L’autre grand succès de la digitalisation de l’administration, c’est bien entendu Tax-on-web. L’an dernier, 3,47 millions de déclarations d’impôts ont été rentrées par ce biais. Cela facilite la vie des contribuables, qui reçoivent des déclarations pré-remplies grâce aux informations que le fisc détenait déjà. “La pierre d’achoppement reste les emprunts hypo- thécaires car nous ne disposons pas automatiquement des données bancaires”, explique Florence Angelici, porte-parole du SPF Finances. Le logiciel de calcul permet également au contribuable, poursuit notre interlocutrice, de vérifier la formule la plus intéressante pour lui. “Parfois, il vaut mieux opter pour un forfait que d’indiquer les mon-tants réellement payés pour la garde des enfants”, observe-t-elle.

La numérisation simplifie aussi le travail des agents. Il n’y a plus d’encodage manuel (les déclarations “papier” sont scannées) et le nombre d’erreurs est considérablement réduit. Les mauvaises transcriptions ou les inversions de code sont bien souvent décelées automatiquement par les filtres informatiques. Ceux-ci relèvent également les montants hors normes dans certaines rubriques. Dans un second temps, le croisement des données (datamining) aide aussi les contrôleurs à pointer des indices de fraude et à approfondir les investigations. Le SPF Finances investit chaque année de 400 à 500.000 euros pour la maintenance de Tax-on-web.

● **CONSIGNES DE TRAVAIL**
Prolongez, s’il vous plaît, le texte sur Tax-on-web et la numérisation du SPF Finances en reprenant après sa dernière phrase. Les enregistrements proviennent d’une autre source.

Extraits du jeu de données
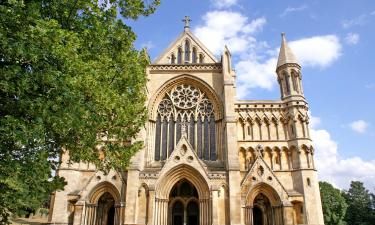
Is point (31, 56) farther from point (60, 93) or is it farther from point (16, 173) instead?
point (16, 173)

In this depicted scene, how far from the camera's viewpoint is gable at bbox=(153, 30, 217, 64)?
1092 inches

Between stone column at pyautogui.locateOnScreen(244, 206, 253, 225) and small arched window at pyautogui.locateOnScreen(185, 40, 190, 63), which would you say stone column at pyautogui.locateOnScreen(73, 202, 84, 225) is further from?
small arched window at pyautogui.locateOnScreen(185, 40, 190, 63)

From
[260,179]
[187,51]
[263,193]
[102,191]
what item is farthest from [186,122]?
[102,191]

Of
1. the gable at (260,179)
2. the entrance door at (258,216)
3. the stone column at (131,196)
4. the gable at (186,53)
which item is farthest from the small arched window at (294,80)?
the stone column at (131,196)

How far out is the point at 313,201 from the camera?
870 inches

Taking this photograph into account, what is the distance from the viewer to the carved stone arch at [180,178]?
2153 cm

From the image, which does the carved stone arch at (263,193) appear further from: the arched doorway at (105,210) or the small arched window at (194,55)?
the small arched window at (194,55)

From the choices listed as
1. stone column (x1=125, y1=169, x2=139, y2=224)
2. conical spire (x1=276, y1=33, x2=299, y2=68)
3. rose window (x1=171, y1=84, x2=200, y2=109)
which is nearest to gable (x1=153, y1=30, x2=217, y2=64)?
rose window (x1=171, y1=84, x2=200, y2=109)

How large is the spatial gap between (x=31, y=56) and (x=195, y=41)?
22.0 meters

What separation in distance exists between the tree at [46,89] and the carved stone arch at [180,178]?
36.4 feet

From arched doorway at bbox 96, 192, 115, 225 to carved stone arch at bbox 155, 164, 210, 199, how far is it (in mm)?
Result: 4577

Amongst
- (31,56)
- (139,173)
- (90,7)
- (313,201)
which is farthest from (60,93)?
(313,201)

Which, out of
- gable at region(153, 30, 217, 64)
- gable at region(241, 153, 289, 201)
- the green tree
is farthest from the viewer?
the green tree

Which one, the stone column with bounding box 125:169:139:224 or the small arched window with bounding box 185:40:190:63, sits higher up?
the small arched window with bounding box 185:40:190:63
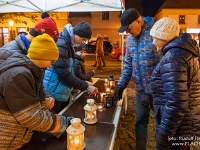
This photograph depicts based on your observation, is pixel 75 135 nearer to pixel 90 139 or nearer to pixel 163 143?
pixel 90 139

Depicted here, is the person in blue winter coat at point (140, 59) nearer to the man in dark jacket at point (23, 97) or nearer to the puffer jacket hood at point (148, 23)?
the puffer jacket hood at point (148, 23)

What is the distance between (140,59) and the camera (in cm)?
243

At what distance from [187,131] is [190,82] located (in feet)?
1.35

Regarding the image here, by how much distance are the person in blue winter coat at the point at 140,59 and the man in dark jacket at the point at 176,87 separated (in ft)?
1.98

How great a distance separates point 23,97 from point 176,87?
105 cm

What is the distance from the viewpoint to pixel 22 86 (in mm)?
1234

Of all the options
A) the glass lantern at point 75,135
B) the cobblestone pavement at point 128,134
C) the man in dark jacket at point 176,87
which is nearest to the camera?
the glass lantern at point 75,135

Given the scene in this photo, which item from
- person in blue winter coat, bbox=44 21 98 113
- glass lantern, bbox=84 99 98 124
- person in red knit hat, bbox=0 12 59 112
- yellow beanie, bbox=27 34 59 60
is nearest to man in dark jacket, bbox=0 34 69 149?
yellow beanie, bbox=27 34 59 60

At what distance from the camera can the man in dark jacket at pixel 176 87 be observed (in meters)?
1.50

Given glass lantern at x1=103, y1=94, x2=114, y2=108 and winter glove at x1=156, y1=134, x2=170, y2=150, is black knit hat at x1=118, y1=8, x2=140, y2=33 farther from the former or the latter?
winter glove at x1=156, y1=134, x2=170, y2=150

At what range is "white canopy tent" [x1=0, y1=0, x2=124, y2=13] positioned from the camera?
13.1ft

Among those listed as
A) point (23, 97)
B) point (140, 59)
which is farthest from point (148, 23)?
point (23, 97)

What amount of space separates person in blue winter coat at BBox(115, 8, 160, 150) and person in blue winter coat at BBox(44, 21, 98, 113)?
512 millimetres

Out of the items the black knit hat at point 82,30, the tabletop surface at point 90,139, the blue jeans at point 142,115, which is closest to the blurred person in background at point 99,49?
the black knit hat at point 82,30
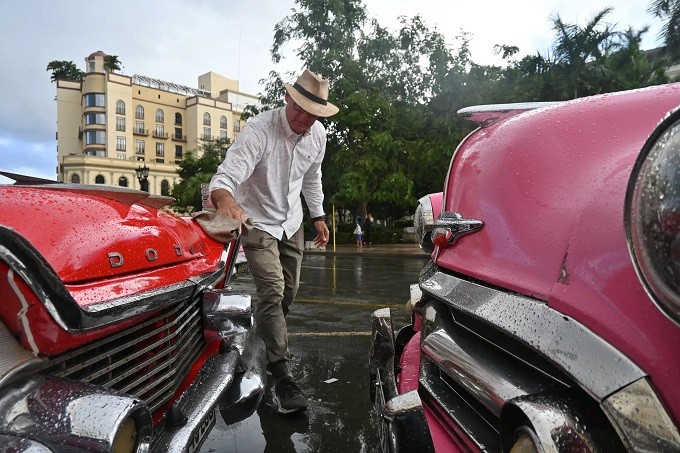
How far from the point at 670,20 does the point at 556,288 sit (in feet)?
59.8

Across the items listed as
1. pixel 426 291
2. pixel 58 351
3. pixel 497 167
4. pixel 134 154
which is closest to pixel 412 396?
pixel 426 291

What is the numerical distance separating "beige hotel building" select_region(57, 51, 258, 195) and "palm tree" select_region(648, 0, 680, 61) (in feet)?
168

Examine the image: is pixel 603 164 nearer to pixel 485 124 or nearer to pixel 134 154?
pixel 485 124

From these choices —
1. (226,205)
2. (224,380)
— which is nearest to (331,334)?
(226,205)

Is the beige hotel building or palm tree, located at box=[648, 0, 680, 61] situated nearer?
palm tree, located at box=[648, 0, 680, 61]

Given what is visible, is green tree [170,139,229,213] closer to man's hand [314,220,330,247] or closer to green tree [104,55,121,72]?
man's hand [314,220,330,247]

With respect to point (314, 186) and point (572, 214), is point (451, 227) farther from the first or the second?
point (314, 186)

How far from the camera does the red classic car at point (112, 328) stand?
1.08m

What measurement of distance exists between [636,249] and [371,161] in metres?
17.3

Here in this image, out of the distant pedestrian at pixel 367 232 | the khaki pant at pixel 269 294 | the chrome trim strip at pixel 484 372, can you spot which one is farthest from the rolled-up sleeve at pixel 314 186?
the distant pedestrian at pixel 367 232

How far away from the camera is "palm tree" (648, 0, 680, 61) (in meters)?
15.1

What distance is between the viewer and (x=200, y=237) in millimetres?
2283

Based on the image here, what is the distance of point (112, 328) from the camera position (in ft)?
4.58

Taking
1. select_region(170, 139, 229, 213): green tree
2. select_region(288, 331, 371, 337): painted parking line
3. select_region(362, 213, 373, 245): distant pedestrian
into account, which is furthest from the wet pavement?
select_region(170, 139, 229, 213): green tree
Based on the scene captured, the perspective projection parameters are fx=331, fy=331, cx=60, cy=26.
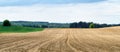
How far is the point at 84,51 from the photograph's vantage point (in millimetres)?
13625

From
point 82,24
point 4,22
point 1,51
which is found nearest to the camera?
point 1,51

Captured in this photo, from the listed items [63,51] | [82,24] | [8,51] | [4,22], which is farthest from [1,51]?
[82,24]

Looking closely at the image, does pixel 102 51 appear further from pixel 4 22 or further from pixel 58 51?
pixel 4 22

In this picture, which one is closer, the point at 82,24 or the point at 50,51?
the point at 50,51

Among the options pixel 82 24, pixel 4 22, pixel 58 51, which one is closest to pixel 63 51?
pixel 58 51

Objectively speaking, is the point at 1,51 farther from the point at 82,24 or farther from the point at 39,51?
the point at 82,24

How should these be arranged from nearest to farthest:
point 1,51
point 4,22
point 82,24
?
point 1,51 < point 4,22 < point 82,24

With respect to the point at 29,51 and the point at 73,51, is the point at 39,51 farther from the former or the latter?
the point at 73,51

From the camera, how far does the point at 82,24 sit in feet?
395

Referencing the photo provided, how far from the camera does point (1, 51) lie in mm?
13195

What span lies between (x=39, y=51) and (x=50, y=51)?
51 cm

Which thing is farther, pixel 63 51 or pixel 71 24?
pixel 71 24

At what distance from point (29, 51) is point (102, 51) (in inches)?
120

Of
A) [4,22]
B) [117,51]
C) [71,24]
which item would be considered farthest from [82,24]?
[117,51]
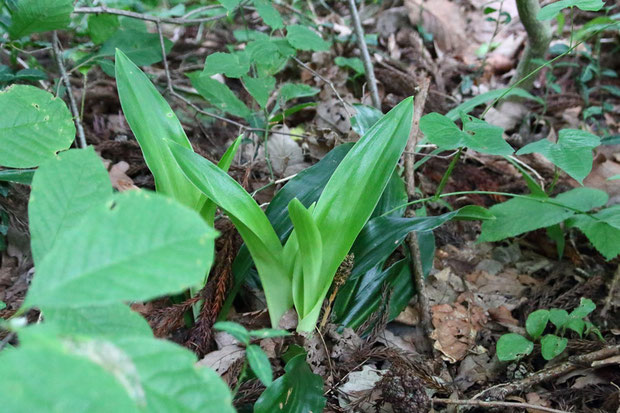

● **RÉPONSE RÉDIGÉE**
Créer sa société en trois jours

Le eDepot permet aux notaires d’effectuer en ligne et de manière entièrement électronique toutes les opérations pour créer une entreprise, ou d’adapter les informations officielles pour une société existante. Un quart des nouvelles sociétés utilisent ce service, qui permet de créer une entreprise en trois jours, publication au Moniteur incluse. Les ASBL peuvent aussi utiliser le service eDepot.

Digiflow. Afin de simplifier la vie des entreprises, une série d’attestations nécessaires pour rentrer une offre dans le cadre d’un marché public sont désormais disponibles en ligne. Les fonctionnaires vont alors les chercher directement dans les bases de données pertinentes, en respectant évidemment les conditions d’accès. En 2013, plus de 114.000 attestations avaient ainsi été téléchargées au lieu d’être imprimées et envoyées. Les plus demandées étaient les attestations d’absence de dettes sociales. Depuis lors, on peut aussi solliciter l’attestation pour les dettes fiscales. Le service vaut aussi pour la situation de TVA, les comptes annuels et l’attestation de non-faillite.

Les paiements électroniques. Le SPF Fedict a mis au point un service de paiement électronique au profit des différentes administrations du pays. Près de 30.000 versements ont été effectués par ce biais en 2013, soit deux fois plus que l’année précédente. Un tiers proviennent de l’achat de tickets pour des activités diverses, via le site de la commune d’Anvers. Une dizaine d’autres villes flamandes utilisent ce système (aucune en Wallonie ou à Bruxelles) pour des billets de spectacle, des cartes de stationnement de riverains etc.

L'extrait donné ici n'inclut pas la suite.